■ Source extract ■
· · · · · · ·

# Wholemeal pasta to Wholemeal Pitta Bread



## Outtapped (Dec 10, 2012)

I am thinking of changing 2 of my meals a day that have wholemeal pasta in them to whomeal pitta breads, I know the nutritional content of each but what i would like to know is people opinions on whether this will make a large impact on gaining fat. I want to change just because im getting very bored of my diet and it needs spicing up a bit.


----------



## coldo (Dec 7, 2008)

WhySoSerious said:


> I am thinking of changing 2 of my meals a day that have wholemeal pasta in them to whomeal pitta breads, I know the nutritional content of each but what i would like to know is people opinions on whether this will make a large impact on gaining fat. I want to change just because im getting very bored of my diet and it needs spicing up a bit.


I'm in the same boat.

240g of chicken and 70g of cous cous is becoming a struggle after 8months or so!

Thinking of changing the cous cous to wholemeal bread or pasta. No sure if it is a bad move though.


----------



## Magic Torch (May 30, 2005)

Swap for Rice its better


----------



## sizar (Nov 13, 2008)

pasta is worse than bread more processing involved and adding egg yolk while making it. so make up your mind .. if your eating carb stick with rice or lentils things like that.


----------



## Outtapped (Dec 10, 2012)

ah that clears a bit up i was under the impression wholemeal pasta contained little egg so was easy to break down, i was thinking rice but i dont really like brown rice cold


----------



## sizar (Nov 13, 2008)

to be honest i used to eat brown rice. it's not the best but you will get used to it. also takes longer to cook . but after speaking to couple of pro .. i see them eatig white basmati rice all the time. they said there is no difference maybe a lil less fiber other in term of GI the basmati white rice is stil in mid range GI . as you be eating it with some sort of meat and bit of fat and veg. the GI of that meal will be much lowerr so shouldn't worry you about insuling and blood sugar level affecting.


----------



## IanStu (Apr 12, 2009)

· · · · · · ·

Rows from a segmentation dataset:
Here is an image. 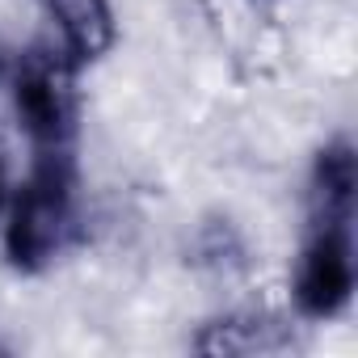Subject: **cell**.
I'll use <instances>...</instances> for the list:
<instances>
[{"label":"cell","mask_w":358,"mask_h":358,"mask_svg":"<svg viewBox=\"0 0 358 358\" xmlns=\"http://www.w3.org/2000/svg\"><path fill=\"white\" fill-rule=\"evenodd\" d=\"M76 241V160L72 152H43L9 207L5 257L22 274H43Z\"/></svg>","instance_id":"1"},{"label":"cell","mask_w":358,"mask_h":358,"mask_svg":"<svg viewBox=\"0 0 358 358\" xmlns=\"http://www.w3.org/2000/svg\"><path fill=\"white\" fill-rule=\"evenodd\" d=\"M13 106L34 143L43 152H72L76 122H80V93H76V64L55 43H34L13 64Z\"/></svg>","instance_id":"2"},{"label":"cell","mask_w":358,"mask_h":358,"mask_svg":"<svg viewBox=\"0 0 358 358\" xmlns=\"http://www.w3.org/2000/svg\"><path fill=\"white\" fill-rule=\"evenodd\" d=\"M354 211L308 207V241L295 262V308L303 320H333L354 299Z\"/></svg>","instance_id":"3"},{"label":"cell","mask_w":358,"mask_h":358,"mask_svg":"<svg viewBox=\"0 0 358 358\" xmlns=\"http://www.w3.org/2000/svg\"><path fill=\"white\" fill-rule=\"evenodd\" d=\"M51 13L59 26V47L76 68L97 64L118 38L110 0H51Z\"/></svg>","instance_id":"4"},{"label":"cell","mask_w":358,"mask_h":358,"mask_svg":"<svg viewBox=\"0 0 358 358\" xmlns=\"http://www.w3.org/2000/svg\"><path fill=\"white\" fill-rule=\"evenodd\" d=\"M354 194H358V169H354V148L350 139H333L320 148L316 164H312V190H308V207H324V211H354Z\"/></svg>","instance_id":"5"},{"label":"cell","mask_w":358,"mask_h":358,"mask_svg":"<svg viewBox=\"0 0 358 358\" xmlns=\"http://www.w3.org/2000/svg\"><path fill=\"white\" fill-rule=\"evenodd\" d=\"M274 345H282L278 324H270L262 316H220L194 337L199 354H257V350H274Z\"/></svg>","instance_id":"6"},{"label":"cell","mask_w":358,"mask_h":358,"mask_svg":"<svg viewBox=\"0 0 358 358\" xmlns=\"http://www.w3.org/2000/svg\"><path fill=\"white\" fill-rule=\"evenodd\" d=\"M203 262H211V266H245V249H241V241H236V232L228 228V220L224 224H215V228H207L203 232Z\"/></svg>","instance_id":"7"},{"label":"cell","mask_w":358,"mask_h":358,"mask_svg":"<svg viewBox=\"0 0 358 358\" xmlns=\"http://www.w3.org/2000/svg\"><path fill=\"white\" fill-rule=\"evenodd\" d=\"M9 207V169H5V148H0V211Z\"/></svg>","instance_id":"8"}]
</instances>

· · · · · · ·

■ What is asked ■
1) List every distinct username that appears as a post header in the pasta-to-pitta forum thread.
2) From the pasta-to-pitta forum thread, extract the passage from "## Magic Torch" to "things like that.".
3) Continue the pasta-to-pitta forum thread from the point where it stops.

■ Results for each task ■
1) Outtapped, coldo, Magic Torch, sizar, IanStu

2)
## Magic Torch (May 30, 2005)

Swap for Rice its better


----------



## sizar (Nov 13, 2008)

pasta is worse than bread more processing involved and adding egg yolk while making it. so make up your mind .. if your eating carb stick with rice or lentils things like that.

3)
well I changed one of my meals to wholemeal pita...I stuff my tuna in it and a bit of light mayo to make it palatable......I did it for the same reason you are thinking because I got sick of rice with every meal


----------



## sizar (Nov 13, 2008)

yeah whole pitta is alright. if your really fussed make your own bread . get brown flour you can get fiber supplement or some grinded oat mix it for extra fiber than make it .. nice and easy def much cleaner lol


----------



## Magic Torch (May 30, 2005)

sizar said:


> to be honest i used to eat brown rice. it's not the best but you will get used to it. also takes longer to cook . but after speaking to couple of pro .. i see them eatig white basmati rice all the time. they said there is no difference maybe a lil less fiber other in term of GI the basmati white rice is stil in mid range GI . as you be eating it with some sort of meat and bit of fat and veg. the GI of that meal will be much lowerr so shouldn't worry you about insuling and blood sugar level affecting.


Yup I use Basmati all the time, as said not much in it.

As for all this bread tasting better crap, LOTS of things taste better, but rice is the best thing for you. Its not supposed to be nice its suppose to be fuel, get it down ya!!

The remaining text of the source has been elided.